The Fork/Join framework is an implementation of the ExecutorService interface, through which we can implement multiple processes. Fork/Join can be used to recursively split a large task into multiple small tasks, with the goal of making full use of all resources to enhance the performance of the application as much as possible.
Like any ExecutorService interface implementation, Fork/Join also uses thread pools to manage worker threads distributedly. What's unique about the Fork/Join framework is that it uses the work-stealing algorithm. Through this algorithm, worker threads can steal other busy thread tasks to execute when nothing can be done.
The core of the Fork/Join framework is the ForkJoinPool class, a subclass of the AbstractExecutorService class. ForkJoinPool implements the core work-stealing algorithm and can perform ForkJoinTask processing.
Basic usage
The first step in using the Fork/Join framework is to write code that performs fragmented tasks. The code to be written is similar to the following pseudo-code:
If the task is small enough: Execute the task directly else: Cut the task into two small tasks to execute two small tasks and wait for the result
Use the ForkJoinTask subclass to encapsulate the code as above. Usually, some classes provided by JDK are used, including RecursiveTask (this class will return a result) and RecursiveAction.
After preparing the ForkJoinTask subclass, create an object representing all tasks and pass it to an invoke() method of a ForkJoinPool instance.
From blur to clear
To help understand how the Fork/Join framework works, we use a case to illustrate: for example, blurring an image. We represent the image using an integer array, where each numeric value represents the color of a pixel. The blurred image is also represented by an array of the same length.

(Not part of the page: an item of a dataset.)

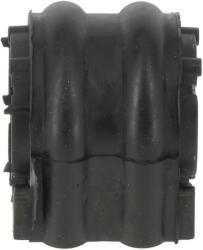 Moog Bucsa, bara stabilizatoare MOOG HY-SB-17130 (HY-SB-17130)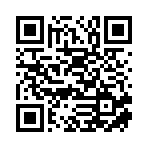 固安拓行户外用品有限公司移动站二维码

Executing blur is achieved by processing each pixel representing the picture. Calculate the mean of each pixel and its surrounding pixels (the mean of the three primary colors of red, yellow and blue), and the resulting array of results is the blurred picture. Since the representation of images is usually a large array, the entire process usually takes a lot of time. The Fork/Join framework can be used to leverage the advantages of concurrent processing on multiprocessor systems to speed up. Here is a possible implementation:
package com.zhyea.robin; import java.util.concurrent.RecursiveAction; public class ForkBlur extends RecursiveAction { private int[] mSource; private int mStart; private int mLength; private int[] mDestination; // Handle window size; it needs to be an odd number. private int mBlurWidth = 15; public ForkBlur(int[] src, int start, int length, int[] dst) { mSource = src; mStart = start; mLength = length; mDestination = dst; } protected void computeDirectly() { int sidePixels = (mBlurWidth - 1) / 2; for (int index = mStart; index < mStart + mLength; index++) { // Calculate the average value. float rt = 0, gt = 0, bt = 0; for (int mi = -sidePixels; mi <= sidePixels; mi++) { int mindex = Math.min(Math.max(mi + index, 0), mSource.length - 1); int pixel = mSource[mindex]; rt += (float) ((pixel & 0x00ff0000) >> 16) / mBlurWidth; gt += (float) ((pixel & 0x00000ff00) >> 8) / mBlurWidth; bt += (float) ((pixel & 0x000000ff) >> 0) / mBlurWidth; } // Reorganize the target pixel. int dpixel = (0xff0000000) | (((int) rt) << 16) | (((int) gt) << 8) | (((int) bt) << 0); mDestination[index] = dpixel; } } ....}Now implement the abstract method compute(), in which both fuzzy operations are implemented, and splitting a task into two small tasks is implemented. Here we simply decide whether to execute the task directly or split it into two small tasks based on the length of the array:
protected static int sThreshold = 100000; protected void compute() { if (mLength < sThreshold) { computeDirectly(); return; } int split = mLength / 2; invokeAll(new ForkBlur(mSource, mStart, split, mDestination), new ForkBlur(mSource, mStart + split, mLength - split, mDestination)); }Because the implementation of the above methods is defined in a subclass of RecursiveAction, tasks can be created and run directly in a ForkJoinPool. The specific steps are as follows:
1. Create an object representing the task to be performed:
// src represents an array of pixels of the source image // dst represents the pixels of the generated image ForkBlur fb = new ForkBlur(src, 0, src.length, dst);
2. Create a ForkJoinPool instance that runs the task:
ForkJoinPool pool = new ForkJoinPool();
3. Run the task:
pool.invoke(fb);
The source code also contains some code to create the target image. For details, refer to ForkBlur example.
Standard implementation
To use the Fork/Join framework to execute concurrent tasks on multi-core systems according to custom algorithms, of course, you need to implement custom classes (such as the ForkBlur class we implemented before). In addition, some features of the Fork/Join framework have been widely used in JavaSE. For example, the parallelSort() method of the java.util.Arrays class in Java8 uses the Fork/Join framework. For details, please refer to the Java API documentation.
Another implementation of the Fork/Join framework is under the java.util.streams package, which is also part of the Lambda feature of java8.